§ **Direction 1**
In the article below about Richard Clarke, on which TV program did Clarke give an interview?

§ **Extracted text**
>>

Every once in a while, in the course of spinning the issue of the day, an administration accidentally betrays its broader mentality. Six weeks ago on Meet the Press, President Bush revealed his abstract notion of reality. Three weeks ago in his re-election ads, Bush displayed a confidence unhinged from facts and circumstances. This week, in response to criticism of its terrorism policy by a former Bush aide, the administration is betraying a third fundamental flaw: a categorical aversion to the ideas of the Clinton years.

The criticism comes from Richard Clarke, the man who coordinated Bush's terrorism and cyberterrorism policies for two years after serving Presidents Reagan, Bush 41, and Clinton in similar capacities. In a new book and an interview on 60 Minutes, Clarke accuses the current Bush White House of brushing aside his warnings about al-Qaida before 9/11. How has the administration responded? Let's look at four examples. First, National Security Adviser Condoleezza Rice on Good Morning America:

[Clarke] was the counterterrorism czar when the al-Qaida was strengthening in the '90s. … And those years of dealing with al-Qaida and trying to quote, "roll it back"—that was not acceptable to the president. … The president was the one who was saying, "When am I going have a strategy to eliminate al-Qaida?" Dick Clarke had an open door to me. … And he used it from time to time. But we needed a strategy to deal with al-Qaida that was different than what had been tried. We needed real military options, not pinpricks.

Next, Vice President Dick Cheney's interview on Rush Limbaugh's radio show:

We're operating, obviously, with a very different policy [from Clinton's]. Tending to treat these matters primarily as law enforcement problems prior to 9/11, that in no way slowed down the terrorists. … [Clarke] was the head of counterterrorism for several years there in the '90s, and I didn't notice that they had any great success dealing with the terrorist threat.

<<

§ **Direction 2**
Find every line in the entries below that contains the string "matching", and copy each of those lines.

§ **Entries shown**
>>

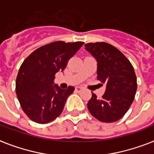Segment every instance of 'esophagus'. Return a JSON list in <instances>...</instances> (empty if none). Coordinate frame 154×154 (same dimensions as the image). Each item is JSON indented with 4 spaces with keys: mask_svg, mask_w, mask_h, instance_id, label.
Returning a JSON list of instances; mask_svg holds the SVG:
<instances>
[{
    "mask_svg": "<svg viewBox=\"0 0 154 154\" xmlns=\"http://www.w3.org/2000/svg\"><path fill=\"white\" fill-rule=\"evenodd\" d=\"M75 90H76V91H77V92H80V91H82V87H80V86H77V87L75 88Z\"/></svg>",
    "mask_w": 154,
    "mask_h": 154,
    "instance_id": "obj_1",
    "label": "esophagus"
}]
</instances>
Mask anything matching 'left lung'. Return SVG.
I'll return each instance as SVG.
<instances>
[{"label": "left lung", "instance_id": "left-lung-1", "mask_svg": "<svg viewBox=\"0 0 154 154\" xmlns=\"http://www.w3.org/2000/svg\"><path fill=\"white\" fill-rule=\"evenodd\" d=\"M98 63V80L106 84L103 98H92L87 103L94 117L104 123L118 121L128 111L137 92L134 69L121 51L109 43H90L85 45Z\"/></svg>", "mask_w": 154, "mask_h": 154}]
</instances>
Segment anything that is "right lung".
Segmentation results:
<instances>
[{"instance_id": "obj_1", "label": "right lung", "mask_w": 154, "mask_h": 154, "mask_svg": "<svg viewBox=\"0 0 154 154\" xmlns=\"http://www.w3.org/2000/svg\"><path fill=\"white\" fill-rule=\"evenodd\" d=\"M83 44L53 42L36 49L23 61L16 79V94L22 110L32 121L47 124L61 114L75 88L60 89L54 84L55 75L64 71L69 59Z\"/></svg>"}]
</instances>
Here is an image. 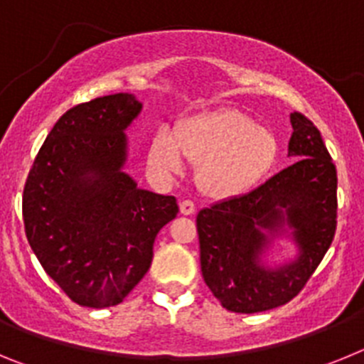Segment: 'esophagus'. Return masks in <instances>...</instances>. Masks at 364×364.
I'll return each mask as SVG.
<instances>
[{"label":"esophagus","instance_id":"obj_1","mask_svg":"<svg viewBox=\"0 0 364 364\" xmlns=\"http://www.w3.org/2000/svg\"><path fill=\"white\" fill-rule=\"evenodd\" d=\"M180 213L182 215H193L195 213V204L191 200H182L180 202Z\"/></svg>","mask_w":364,"mask_h":364}]
</instances>
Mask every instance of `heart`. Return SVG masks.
I'll list each match as a JSON object with an SVG mask.
<instances>
[{
	"label": "heart",
	"instance_id": "obj_1",
	"mask_svg": "<svg viewBox=\"0 0 364 364\" xmlns=\"http://www.w3.org/2000/svg\"><path fill=\"white\" fill-rule=\"evenodd\" d=\"M277 136L237 109L202 112L180 122L175 133L162 129L151 140L147 162L156 173L173 175L189 160L197 184L215 200L242 197L268 178L277 164Z\"/></svg>",
	"mask_w": 364,
	"mask_h": 364
}]
</instances>
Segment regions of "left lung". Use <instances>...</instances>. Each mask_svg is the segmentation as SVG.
Wrapping results in <instances>:
<instances>
[{
    "label": "left lung",
    "instance_id": "8db88e82",
    "mask_svg": "<svg viewBox=\"0 0 364 364\" xmlns=\"http://www.w3.org/2000/svg\"><path fill=\"white\" fill-rule=\"evenodd\" d=\"M295 162L242 197L198 211L200 268L226 310L257 314L302 290L333 240L337 171L319 129L291 112ZM292 244L294 256L284 244Z\"/></svg>",
    "mask_w": 364,
    "mask_h": 364
}]
</instances>
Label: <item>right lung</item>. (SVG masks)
<instances>
[{"label": "right lung", "mask_w": 364, "mask_h": 364, "mask_svg": "<svg viewBox=\"0 0 364 364\" xmlns=\"http://www.w3.org/2000/svg\"><path fill=\"white\" fill-rule=\"evenodd\" d=\"M144 105L129 92L69 109L49 133L23 191L27 240L70 301L120 304L147 273L175 197L138 188L125 171L127 129Z\"/></svg>", "instance_id": "add662e5"}]
</instances>
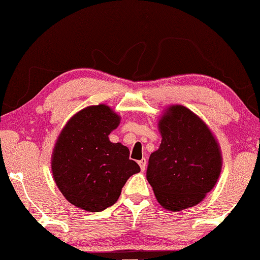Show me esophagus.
<instances>
[{
    "mask_svg": "<svg viewBox=\"0 0 260 260\" xmlns=\"http://www.w3.org/2000/svg\"><path fill=\"white\" fill-rule=\"evenodd\" d=\"M138 164H139V167H141V170L144 171L145 168H146V159H145V158H142V159L138 161Z\"/></svg>",
    "mask_w": 260,
    "mask_h": 260,
    "instance_id": "obj_1",
    "label": "esophagus"
}]
</instances>
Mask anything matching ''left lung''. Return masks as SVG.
<instances>
[{
	"mask_svg": "<svg viewBox=\"0 0 260 260\" xmlns=\"http://www.w3.org/2000/svg\"><path fill=\"white\" fill-rule=\"evenodd\" d=\"M159 149L149 158L146 179L159 204L180 211L201 203L221 170V152L208 125L183 105H172L158 122Z\"/></svg>",
	"mask_w": 260,
	"mask_h": 260,
	"instance_id": "8db88e82",
	"label": "left lung"
}]
</instances>
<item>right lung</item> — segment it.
I'll return each instance as SVG.
<instances>
[{"label":"right lung","mask_w":260,"mask_h":260,"mask_svg":"<svg viewBox=\"0 0 260 260\" xmlns=\"http://www.w3.org/2000/svg\"><path fill=\"white\" fill-rule=\"evenodd\" d=\"M119 119L108 105L88 107L69 119L55 144L51 170L56 185L68 202L85 211L114 205L126 180L141 171L126 146L109 141Z\"/></svg>","instance_id":"add662e5"}]
</instances>
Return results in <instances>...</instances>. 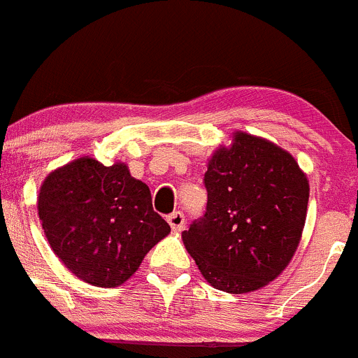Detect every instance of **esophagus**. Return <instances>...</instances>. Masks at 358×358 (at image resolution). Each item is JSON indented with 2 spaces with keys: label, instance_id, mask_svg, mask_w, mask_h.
<instances>
[{
  "label": "esophagus",
  "instance_id": "1",
  "mask_svg": "<svg viewBox=\"0 0 358 358\" xmlns=\"http://www.w3.org/2000/svg\"><path fill=\"white\" fill-rule=\"evenodd\" d=\"M168 222L171 226V229L175 233L182 231L183 226H185V217H183L182 212H173L171 215H168Z\"/></svg>",
  "mask_w": 358,
  "mask_h": 358
}]
</instances>
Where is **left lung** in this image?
Masks as SVG:
<instances>
[{
    "label": "left lung",
    "instance_id": "8db88e82",
    "mask_svg": "<svg viewBox=\"0 0 358 358\" xmlns=\"http://www.w3.org/2000/svg\"><path fill=\"white\" fill-rule=\"evenodd\" d=\"M205 215L182 240L210 286L262 289L289 265L307 215L309 180L293 155L238 130L219 146L205 173Z\"/></svg>",
    "mask_w": 358,
    "mask_h": 358
}]
</instances>
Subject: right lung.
<instances>
[{
    "instance_id": "obj_1",
    "label": "right lung",
    "mask_w": 358,
    "mask_h": 358,
    "mask_svg": "<svg viewBox=\"0 0 358 358\" xmlns=\"http://www.w3.org/2000/svg\"><path fill=\"white\" fill-rule=\"evenodd\" d=\"M38 217L49 245L76 277L100 286L123 285L150 249L171 231L153 212L146 183L129 166L79 157L45 176Z\"/></svg>"
}]
</instances>
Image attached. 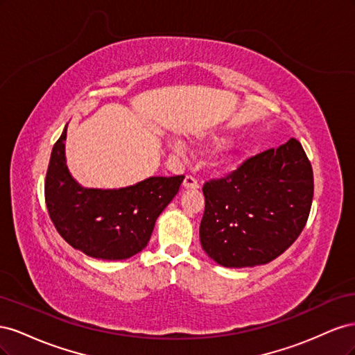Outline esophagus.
I'll list each match as a JSON object with an SVG mask.
<instances>
[{
  "mask_svg": "<svg viewBox=\"0 0 355 355\" xmlns=\"http://www.w3.org/2000/svg\"><path fill=\"white\" fill-rule=\"evenodd\" d=\"M184 187L185 188H191V189H197L200 185H198V182H197V179L194 176L187 175L185 179H184Z\"/></svg>",
  "mask_w": 355,
  "mask_h": 355,
  "instance_id": "esophagus-1",
  "label": "esophagus"
}]
</instances>
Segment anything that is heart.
Returning <instances> with one entry per match:
<instances>
[{
  "mask_svg": "<svg viewBox=\"0 0 355 355\" xmlns=\"http://www.w3.org/2000/svg\"><path fill=\"white\" fill-rule=\"evenodd\" d=\"M211 142L214 145H225V144L228 142V139L227 137H222V136H213L211 137Z\"/></svg>",
  "mask_w": 355,
  "mask_h": 355,
  "instance_id": "b5f03b06",
  "label": "heart"
}]
</instances>
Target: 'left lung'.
Masks as SVG:
<instances>
[{
    "mask_svg": "<svg viewBox=\"0 0 355 355\" xmlns=\"http://www.w3.org/2000/svg\"><path fill=\"white\" fill-rule=\"evenodd\" d=\"M202 194L204 252L227 268L263 265L284 253L305 228L314 196L313 167L292 137L245 159L231 175L206 182Z\"/></svg>",
    "mask_w": 355,
    "mask_h": 355,
    "instance_id": "8db88e82",
    "label": "left lung"
}]
</instances>
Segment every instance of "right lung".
Here are the masks:
<instances>
[{
	"label": "right lung",
	"instance_id": "right-lung-1",
	"mask_svg": "<svg viewBox=\"0 0 355 355\" xmlns=\"http://www.w3.org/2000/svg\"><path fill=\"white\" fill-rule=\"evenodd\" d=\"M65 141L67 127L53 146L44 184L47 210L60 237L105 261L128 259L145 249L185 176H154L120 189L83 188L67 167Z\"/></svg>",
	"mask_w": 355,
	"mask_h": 355
}]
</instances>
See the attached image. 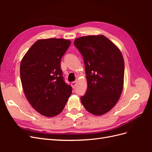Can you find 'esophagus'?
Listing matches in <instances>:
<instances>
[{
    "mask_svg": "<svg viewBox=\"0 0 152 152\" xmlns=\"http://www.w3.org/2000/svg\"><path fill=\"white\" fill-rule=\"evenodd\" d=\"M76 84H77V82H72V84H71V86L72 87V88L74 89L75 87V86H76Z\"/></svg>",
    "mask_w": 152,
    "mask_h": 152,
    "instance_id": "esophagus-1",
    "label": "esophagus"
}]
</instances>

<<

§ **Written response 1**
60 Minutes

§ **Written response 2**
Mask anything matching 'left lung'. Return SVG.
Mask anything matching ''left lung''. Return masks as SVG.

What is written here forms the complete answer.